The output is the lines below from the one with "Autumn Waterfall With" through the one with "A woman sitting", both included, printed exactly and with no other line.

*** Records for this exercise

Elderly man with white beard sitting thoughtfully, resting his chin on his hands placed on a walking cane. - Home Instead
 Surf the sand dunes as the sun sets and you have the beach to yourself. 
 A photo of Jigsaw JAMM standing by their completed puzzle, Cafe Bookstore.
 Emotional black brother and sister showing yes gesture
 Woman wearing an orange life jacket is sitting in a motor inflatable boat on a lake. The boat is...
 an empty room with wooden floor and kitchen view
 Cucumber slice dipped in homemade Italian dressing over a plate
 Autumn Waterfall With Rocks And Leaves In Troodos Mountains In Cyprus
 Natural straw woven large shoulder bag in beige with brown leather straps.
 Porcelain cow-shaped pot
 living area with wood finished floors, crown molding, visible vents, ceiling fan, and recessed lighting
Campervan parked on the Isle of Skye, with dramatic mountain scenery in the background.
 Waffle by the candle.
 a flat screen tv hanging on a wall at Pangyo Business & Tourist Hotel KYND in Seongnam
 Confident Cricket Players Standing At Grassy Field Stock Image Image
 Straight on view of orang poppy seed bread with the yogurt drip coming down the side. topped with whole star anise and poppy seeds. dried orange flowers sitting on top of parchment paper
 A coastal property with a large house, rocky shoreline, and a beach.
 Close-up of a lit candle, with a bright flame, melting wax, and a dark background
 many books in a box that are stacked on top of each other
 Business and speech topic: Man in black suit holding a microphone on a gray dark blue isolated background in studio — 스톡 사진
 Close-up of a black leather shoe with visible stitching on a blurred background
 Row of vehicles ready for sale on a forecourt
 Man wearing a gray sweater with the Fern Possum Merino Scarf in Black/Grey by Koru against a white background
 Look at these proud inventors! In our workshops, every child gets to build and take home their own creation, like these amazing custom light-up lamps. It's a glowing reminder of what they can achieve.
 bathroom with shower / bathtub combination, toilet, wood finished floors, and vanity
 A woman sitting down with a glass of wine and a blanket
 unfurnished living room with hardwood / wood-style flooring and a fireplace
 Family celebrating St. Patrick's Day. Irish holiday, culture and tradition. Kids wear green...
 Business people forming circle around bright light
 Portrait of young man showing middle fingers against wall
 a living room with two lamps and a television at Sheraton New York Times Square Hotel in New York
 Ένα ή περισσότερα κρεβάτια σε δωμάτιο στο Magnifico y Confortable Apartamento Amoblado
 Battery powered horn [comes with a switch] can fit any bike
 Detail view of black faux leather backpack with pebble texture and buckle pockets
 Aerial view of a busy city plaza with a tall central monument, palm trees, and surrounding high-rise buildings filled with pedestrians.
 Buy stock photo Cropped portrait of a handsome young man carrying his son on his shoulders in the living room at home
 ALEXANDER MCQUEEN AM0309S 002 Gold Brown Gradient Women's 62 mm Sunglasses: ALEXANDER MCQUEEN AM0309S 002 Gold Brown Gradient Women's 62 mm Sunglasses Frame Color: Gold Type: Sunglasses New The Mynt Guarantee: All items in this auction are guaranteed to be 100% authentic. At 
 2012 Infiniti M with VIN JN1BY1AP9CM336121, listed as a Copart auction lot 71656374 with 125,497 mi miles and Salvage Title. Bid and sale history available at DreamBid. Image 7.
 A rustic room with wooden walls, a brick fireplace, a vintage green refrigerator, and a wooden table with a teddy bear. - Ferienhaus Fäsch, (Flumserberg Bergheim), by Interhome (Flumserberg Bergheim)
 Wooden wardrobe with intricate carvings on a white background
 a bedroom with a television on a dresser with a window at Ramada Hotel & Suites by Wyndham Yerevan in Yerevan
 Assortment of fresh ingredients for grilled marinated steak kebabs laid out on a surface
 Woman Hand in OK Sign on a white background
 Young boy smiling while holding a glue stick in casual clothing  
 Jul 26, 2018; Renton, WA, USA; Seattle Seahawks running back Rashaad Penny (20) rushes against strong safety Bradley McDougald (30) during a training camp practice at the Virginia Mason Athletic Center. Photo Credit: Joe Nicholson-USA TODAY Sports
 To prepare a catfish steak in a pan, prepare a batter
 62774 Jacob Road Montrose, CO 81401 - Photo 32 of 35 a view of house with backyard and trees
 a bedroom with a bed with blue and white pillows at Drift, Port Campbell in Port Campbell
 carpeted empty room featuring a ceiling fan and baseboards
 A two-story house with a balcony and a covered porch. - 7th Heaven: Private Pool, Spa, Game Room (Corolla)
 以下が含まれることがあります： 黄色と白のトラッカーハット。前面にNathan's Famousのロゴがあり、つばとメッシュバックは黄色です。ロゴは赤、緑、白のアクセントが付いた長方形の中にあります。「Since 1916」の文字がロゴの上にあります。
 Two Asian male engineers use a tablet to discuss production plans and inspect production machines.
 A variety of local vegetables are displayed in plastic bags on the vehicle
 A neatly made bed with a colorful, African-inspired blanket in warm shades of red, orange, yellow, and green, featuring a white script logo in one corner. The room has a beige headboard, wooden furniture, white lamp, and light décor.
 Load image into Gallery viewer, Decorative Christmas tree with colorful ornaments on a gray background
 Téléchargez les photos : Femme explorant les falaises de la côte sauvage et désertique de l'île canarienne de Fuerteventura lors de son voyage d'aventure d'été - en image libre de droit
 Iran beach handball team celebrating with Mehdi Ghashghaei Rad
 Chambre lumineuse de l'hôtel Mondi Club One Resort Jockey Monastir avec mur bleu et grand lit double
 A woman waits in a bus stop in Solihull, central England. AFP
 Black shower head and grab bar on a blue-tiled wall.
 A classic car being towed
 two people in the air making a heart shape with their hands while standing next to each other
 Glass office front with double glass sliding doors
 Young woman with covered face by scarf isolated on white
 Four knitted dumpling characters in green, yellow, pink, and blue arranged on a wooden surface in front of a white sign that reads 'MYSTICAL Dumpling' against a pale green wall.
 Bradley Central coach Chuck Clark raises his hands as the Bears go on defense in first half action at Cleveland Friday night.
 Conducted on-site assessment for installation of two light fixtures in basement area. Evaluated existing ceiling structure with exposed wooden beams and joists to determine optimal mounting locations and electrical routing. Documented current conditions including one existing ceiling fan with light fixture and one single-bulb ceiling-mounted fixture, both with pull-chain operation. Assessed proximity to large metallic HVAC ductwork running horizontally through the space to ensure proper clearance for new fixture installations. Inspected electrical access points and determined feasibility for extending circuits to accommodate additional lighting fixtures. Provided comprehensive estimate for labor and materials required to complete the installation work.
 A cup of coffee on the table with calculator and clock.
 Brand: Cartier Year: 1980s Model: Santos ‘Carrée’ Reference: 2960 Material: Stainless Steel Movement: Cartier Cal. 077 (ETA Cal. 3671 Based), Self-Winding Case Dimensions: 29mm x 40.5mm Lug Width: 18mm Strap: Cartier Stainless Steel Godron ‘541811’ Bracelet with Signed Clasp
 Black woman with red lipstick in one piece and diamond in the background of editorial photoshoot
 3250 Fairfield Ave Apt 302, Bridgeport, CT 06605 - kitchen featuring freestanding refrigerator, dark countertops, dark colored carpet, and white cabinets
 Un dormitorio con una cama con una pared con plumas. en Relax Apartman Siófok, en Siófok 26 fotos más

******

__Response to this exercise__
 Autumn Waterfall With Rocks And Leaves In Troodos Mountains In Cyprus
 Natural straw woven large shoulder bag in beige with brown leather straps.
 Porcelain cow-shaped pot
 living area with wood finished floors, crown molding, visible vents, ceiling fan, and recessed lighting
Campervan parked on the Isle of Skye, with dramatic mountain scenery in the background.
 Waffle by the candle.
 a flat screen tv hanging on a wall at Pangyo Business & Tourist Hotel KYND in Seongnam
 Confident Cricket Players Standing At Grassy Field Stock Image Image
 Straight on view of orang poppy seed bread with the yogurt drip coming down the side. topped with whole star anise and poppy seeds. dried orange flowers sitting on top of parchment paper
 A coastal property with a large house, rocky shoreline, and a beach.
 Close-up of a lit candle, with a bright flame, melting wax, and a dark background
 many books in a box that are stacked on top of each other
 Business and speech topic: Man in black suit holding a microphone on a gray dark blue isolated background in studio — 스톡 사진
 Close-up of a black leather shoe with visible stitching on a blurred background
 Row of vehicles ready for sale on a forecourt
 Man wearing a gray sweater with the Fern Possum Merino Scarf in Black/Grey by Koru against a white background
 Look at these proud inventors! In our workshops, every child gets to build and take home their own creation, like these amazing custom light-up lamps. It's a glowing reminder of what they can achieve.
 bathroom with shower / bathtub combination, toilet, wood finished floors, and vanity
 A woman sitting down with a glass of wine and a blanket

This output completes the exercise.